In de zitkamer was alles aan de kant geschoven om deze proeve van bekwaamheid te doorstaan. Ik checkte of alle onderdelen aanwezig waren (doe ik normaal nooit). Ik legde de verschillende schroeven op volgorde (doe ik normaal nooit) zodat ik niet eindeloos naar de instructies (T-1 t/m T-8) hoefde te turen.
Het begon heel voorspoedig. Tijdens die voorspoedigheid vroeg P: 'Denk je nu waarom doe ik dit terwijl ik een man in huis heb?'
Ik: 'Nee hoor, helemaal niet.'
Haha.
Maar op dat moment meende ik het.
P verdween in zijn genealogie en ik pakte de boormachine erbij om gaten groter te maken omdat deze naar mijn idee echt niet toereikend waren.
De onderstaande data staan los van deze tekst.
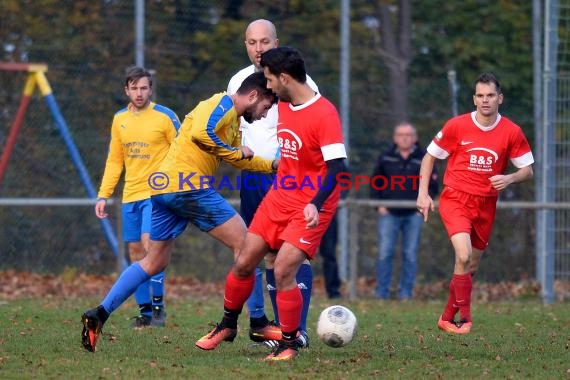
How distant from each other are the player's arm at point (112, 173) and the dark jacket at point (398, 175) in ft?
14.8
Toen P na 1,5 uur vroeg of het ging kreeg hij in mijn gedachten een schoen naar z'n hoofd. Ik zat al ik weet niet hoe lang te mokken dat ik niet gezien werd in mijn strijd, afgewisseld met gedachten dat ik mezelf niet zo serieus moest nemen. Maar een geniepig wijverig stemmetje bleef roepen dat het toch echt onbestaanbaar was dat ik al zo lang aan het klungelen was en mijn man dat niet doorhad, laat staan zijn manlijkheid vol inzette om zijn vrouw te redden.
Het werd een lange avond.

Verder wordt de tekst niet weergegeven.